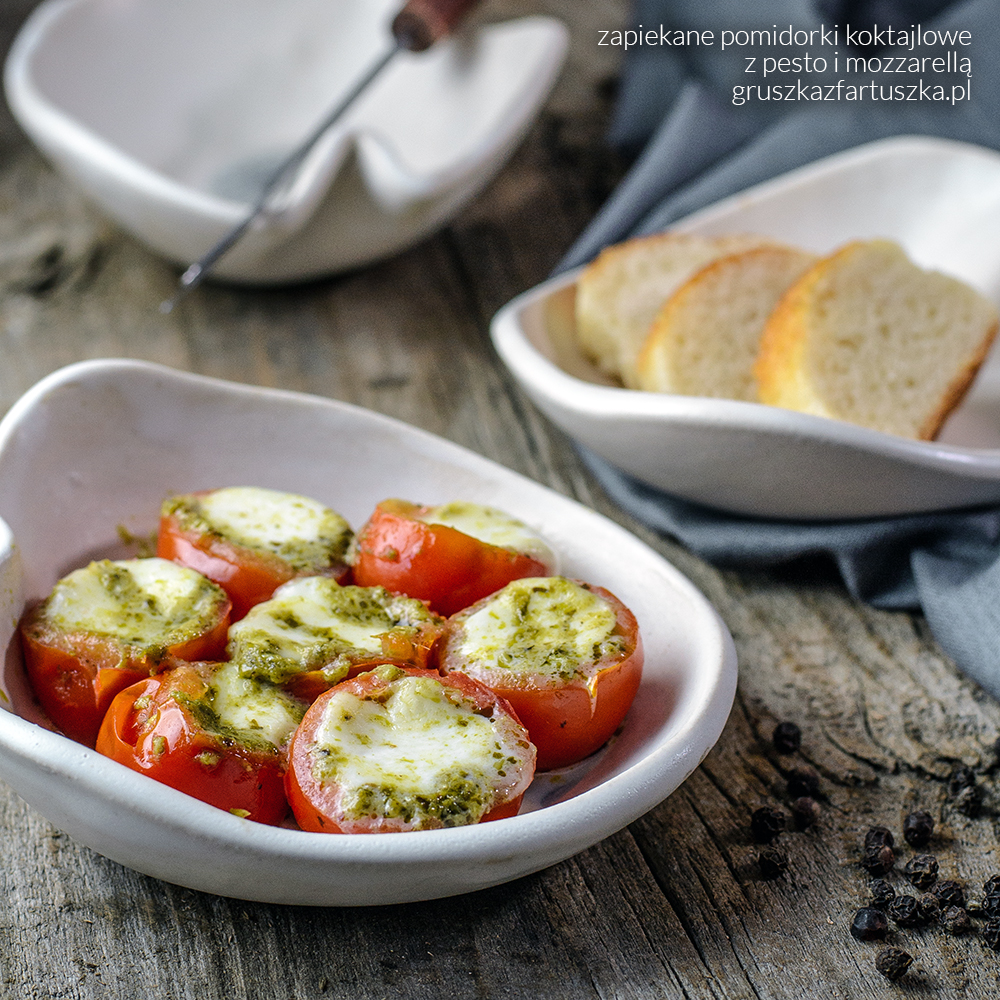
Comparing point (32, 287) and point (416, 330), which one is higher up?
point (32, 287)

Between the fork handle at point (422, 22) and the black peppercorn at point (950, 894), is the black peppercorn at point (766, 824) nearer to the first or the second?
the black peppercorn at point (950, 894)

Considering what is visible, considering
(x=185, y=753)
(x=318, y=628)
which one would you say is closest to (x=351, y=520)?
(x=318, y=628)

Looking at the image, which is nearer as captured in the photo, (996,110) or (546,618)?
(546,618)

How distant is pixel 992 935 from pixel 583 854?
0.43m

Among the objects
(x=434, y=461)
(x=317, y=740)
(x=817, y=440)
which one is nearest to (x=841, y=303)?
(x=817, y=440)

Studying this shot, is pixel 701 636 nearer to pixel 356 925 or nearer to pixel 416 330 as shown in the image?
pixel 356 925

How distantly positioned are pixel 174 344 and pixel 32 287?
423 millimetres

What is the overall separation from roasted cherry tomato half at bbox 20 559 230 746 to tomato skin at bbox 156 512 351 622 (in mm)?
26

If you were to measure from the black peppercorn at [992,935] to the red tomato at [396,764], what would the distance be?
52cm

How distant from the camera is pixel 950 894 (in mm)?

++++++++++++++++++++

Print all of the records shown above exactly, leaving out each picture.

Task solution –
Comparing point (32, 287) and point (416, 330), which one is higher up?
point (32, 287)

Between the fork handle at point (422, 22) and the black peppercorn at point (950, 894), is the black peppercorn at point (766, 824) nearer to the first or the second?
the black peppercorn at point (950, 894)

Considering what is visible, considering
(x=185, y=753)
(x=318, y=628)
which one would you say is closest to (x=351, y=520)?
(x=318, y=628)

Looking at the image, which is nearer as captured in the photo, (996,110) or (546,618)?
(546,618)

How distant is pixel 992 935 from pixel 583 854?
0.43m

Among the objects
(x=434, y=461)
(x=317, y=740)
(x=817, y=440)
which one is nearest to (x=841, y=303)?
(x=817, y=440)

Studying this shot, is pixel 701 636 nearer to pixel 356 925 or nearer to pixel 416 330 as shown in the image?
pixel 356 925

How distantly positioned are pixel 174 344 and pixel 32 287?
423 millimetres

What is the overall separation from roasted cherry tomato half at bbox 20 559 230 746 to tomato skin at bbox 156 512 351 622 (in mm)?
26

If you were to measure from the black peppercorn at [992,935] to the red tomato at [396,764], what would the distance be?
52cm

How distant from the camera is pixel 950 894 (in mm)?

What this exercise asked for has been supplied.